COLE YUJIRO KAWANA is the founder and president of Japanese American Stories, a nonprofit that develops artificial intelligence avatars to help preserve and share the oral histories of Japanese Americans who lived through World War II. In sixth grade, he conducted and filmed an oral history with his great uncle, Arthur Ichiro Murakami, an American survivor of the atomic bombing of Hiroshima. It was on display at JANM and archived at the Hiroshima Peace Memorial Museum. He is the co-presenter of The Interactive StoryFile of Lawson Iichiro Sakai which is currently on display at JANM.
NOBUKO MIYAMOTO is a singer, songwriter, and theater artist. She found her own voice as an activist and troubadour in the 1970s Asian American movement when she created the seminal album A Grain of Sand with Chris Iijima and founded Great Leap, which produces works for the stage, music videos, and original obon songs and dances. Her four decades as a community artist is chronicled in her 2021 memoir, Not Yo’ Butterfly and Smithsonian Folkways album 120,000 Stories.
MASAKO IWAWAKI KOGA MURAKAMI is JANM’s first volunteer. Her family was incarcerated at the Gila River and Tule Lake concentration camps during World War II. A graduate of UC Berkeley with a degree in Biostatistics, she worked for the Tumor Board at UC San Francisco and was the Controller for Alumont Furniture Manufacturing. She married Fred Koga in 1956 and raised their three children, Mathew, Warren, and Ellen, in Monterey Park. Fred passed away in 1979.

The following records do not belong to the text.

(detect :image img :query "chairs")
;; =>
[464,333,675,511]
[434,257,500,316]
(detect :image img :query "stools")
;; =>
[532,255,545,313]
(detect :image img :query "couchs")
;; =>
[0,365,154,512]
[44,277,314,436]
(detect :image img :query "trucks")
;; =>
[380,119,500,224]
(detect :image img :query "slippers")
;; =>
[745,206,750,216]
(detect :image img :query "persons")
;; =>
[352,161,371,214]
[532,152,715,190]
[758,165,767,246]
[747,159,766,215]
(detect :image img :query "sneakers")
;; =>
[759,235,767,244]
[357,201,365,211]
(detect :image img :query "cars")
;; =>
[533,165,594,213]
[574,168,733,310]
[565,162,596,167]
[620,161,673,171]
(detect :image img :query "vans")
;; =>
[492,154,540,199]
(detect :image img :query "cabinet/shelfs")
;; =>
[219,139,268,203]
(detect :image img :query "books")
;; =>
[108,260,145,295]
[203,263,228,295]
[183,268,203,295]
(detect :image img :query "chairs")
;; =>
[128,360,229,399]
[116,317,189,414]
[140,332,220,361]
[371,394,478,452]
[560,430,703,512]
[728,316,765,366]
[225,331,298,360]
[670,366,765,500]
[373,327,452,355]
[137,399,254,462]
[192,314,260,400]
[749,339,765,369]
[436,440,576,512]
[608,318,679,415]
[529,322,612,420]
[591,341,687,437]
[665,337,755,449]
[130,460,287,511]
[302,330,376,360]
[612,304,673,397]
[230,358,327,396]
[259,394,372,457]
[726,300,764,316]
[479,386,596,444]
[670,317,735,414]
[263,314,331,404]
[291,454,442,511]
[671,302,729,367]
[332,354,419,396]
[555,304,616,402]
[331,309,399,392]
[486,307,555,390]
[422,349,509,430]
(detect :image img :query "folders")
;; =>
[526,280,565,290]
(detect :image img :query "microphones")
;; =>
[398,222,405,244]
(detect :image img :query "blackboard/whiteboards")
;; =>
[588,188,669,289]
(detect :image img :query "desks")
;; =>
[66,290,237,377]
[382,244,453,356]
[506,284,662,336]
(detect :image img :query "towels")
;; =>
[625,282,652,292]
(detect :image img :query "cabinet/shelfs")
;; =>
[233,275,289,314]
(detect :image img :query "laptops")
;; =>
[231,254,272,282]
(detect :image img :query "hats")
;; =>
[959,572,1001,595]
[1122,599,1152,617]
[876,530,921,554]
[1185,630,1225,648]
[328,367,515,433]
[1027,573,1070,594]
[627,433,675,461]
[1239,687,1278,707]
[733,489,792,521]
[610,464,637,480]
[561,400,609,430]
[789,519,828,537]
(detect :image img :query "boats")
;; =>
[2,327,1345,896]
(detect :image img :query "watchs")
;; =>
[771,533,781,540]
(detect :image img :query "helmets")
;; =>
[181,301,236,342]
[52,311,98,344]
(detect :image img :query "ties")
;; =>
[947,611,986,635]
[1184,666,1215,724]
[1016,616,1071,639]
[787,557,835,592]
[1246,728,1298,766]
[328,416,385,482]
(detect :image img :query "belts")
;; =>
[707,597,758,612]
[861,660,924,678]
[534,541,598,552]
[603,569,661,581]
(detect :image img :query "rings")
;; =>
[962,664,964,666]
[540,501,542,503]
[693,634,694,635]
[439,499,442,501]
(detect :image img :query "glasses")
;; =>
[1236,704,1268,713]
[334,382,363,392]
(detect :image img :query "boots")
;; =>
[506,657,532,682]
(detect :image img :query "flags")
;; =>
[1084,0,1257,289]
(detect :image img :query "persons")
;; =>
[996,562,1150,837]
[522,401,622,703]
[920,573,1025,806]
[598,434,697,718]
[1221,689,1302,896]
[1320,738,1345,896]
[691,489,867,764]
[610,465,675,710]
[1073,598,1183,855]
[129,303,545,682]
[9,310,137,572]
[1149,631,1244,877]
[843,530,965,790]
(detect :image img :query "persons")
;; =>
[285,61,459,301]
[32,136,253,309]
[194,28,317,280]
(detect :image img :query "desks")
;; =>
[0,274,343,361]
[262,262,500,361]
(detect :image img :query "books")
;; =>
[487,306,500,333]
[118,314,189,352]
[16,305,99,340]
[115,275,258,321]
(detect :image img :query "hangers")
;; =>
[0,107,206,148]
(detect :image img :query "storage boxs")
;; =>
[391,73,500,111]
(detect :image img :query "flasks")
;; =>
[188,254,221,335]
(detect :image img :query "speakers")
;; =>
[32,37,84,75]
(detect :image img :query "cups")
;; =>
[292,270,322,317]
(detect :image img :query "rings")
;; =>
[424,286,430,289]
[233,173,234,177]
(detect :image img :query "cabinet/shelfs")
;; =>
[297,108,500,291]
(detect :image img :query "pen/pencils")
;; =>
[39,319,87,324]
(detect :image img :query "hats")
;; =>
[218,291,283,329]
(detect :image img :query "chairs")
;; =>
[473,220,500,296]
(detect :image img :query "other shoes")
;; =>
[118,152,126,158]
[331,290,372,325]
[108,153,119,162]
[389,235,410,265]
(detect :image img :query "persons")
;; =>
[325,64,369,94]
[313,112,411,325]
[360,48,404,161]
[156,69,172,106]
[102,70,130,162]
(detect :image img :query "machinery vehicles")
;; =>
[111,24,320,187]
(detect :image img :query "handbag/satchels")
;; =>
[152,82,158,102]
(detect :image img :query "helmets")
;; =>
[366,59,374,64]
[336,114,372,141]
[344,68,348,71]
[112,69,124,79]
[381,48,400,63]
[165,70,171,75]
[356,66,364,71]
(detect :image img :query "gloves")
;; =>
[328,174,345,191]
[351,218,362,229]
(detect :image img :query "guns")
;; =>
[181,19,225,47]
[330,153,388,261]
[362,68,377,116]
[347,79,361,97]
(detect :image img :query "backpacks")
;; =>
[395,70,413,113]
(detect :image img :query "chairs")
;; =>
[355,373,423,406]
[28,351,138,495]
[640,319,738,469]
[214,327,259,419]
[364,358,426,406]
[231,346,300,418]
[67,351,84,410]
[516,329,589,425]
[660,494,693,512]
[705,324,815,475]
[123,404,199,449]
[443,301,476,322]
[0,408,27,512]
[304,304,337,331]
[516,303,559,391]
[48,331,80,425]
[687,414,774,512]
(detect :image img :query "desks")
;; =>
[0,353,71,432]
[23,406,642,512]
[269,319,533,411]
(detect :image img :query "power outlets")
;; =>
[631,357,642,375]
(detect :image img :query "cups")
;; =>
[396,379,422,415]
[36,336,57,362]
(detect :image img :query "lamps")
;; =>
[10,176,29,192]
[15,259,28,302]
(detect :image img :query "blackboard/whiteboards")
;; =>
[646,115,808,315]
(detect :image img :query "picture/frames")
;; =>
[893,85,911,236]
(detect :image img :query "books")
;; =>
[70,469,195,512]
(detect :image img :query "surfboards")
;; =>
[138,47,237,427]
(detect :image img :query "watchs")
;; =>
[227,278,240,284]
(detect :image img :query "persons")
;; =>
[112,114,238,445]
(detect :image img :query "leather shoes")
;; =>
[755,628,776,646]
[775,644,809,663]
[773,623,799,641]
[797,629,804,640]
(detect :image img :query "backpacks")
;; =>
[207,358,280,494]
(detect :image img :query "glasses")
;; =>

Masako began volunteering with JANM in 1986. She gathered artifacts from the Issei and Nisei and advanced fundraising efforts by traveling throughout California, to camp reunions, and exhibitions in Washington D.C. and Ellis Island. A member of JANM’s first President’s Volunteer Council, she was the first recipient of the Miki Tanimura Outstanding Volunteer of the Year award. She met Richard Murakami at JANM and they married in 1997. Masako’s three grandchildren are Kristin Koga, and Cole and Brooke Kawana.
DEREK NAKAMOTO is the producer and curator of “Ichigo Ichie,” the musical performance with Nobuko Miyomoto and Alex Smith. From string arrangements for Grammy-winning artists and production credits to full orchestra scores, Derek forges textures and harmonies from different cultures and eras into a unique piece that is sure to move the audience.
ALEX SMITH is a producer, composer, drummer and percussionist, bassist, recording engineer, and private instructor. He graduated in 2020 from UCLA with an undergraduate degree in Ethnomusicology where he studied with Grammy-winning composer Terence Blanchard and the Latin-Jazz master Arturo O’Farrill.
MALEA EMMA TJANDRAWIDJAJA is an actor and singer who has starred in the film After Yang, Disney Channel’s Raven’s Home, and Coop and Cami Ask the World. She went viral after singing the American national anthem at a Los Angeles Galaxy soccer game in 2018. Since then, she has been invited to sing all over the country at big events and major sport league games.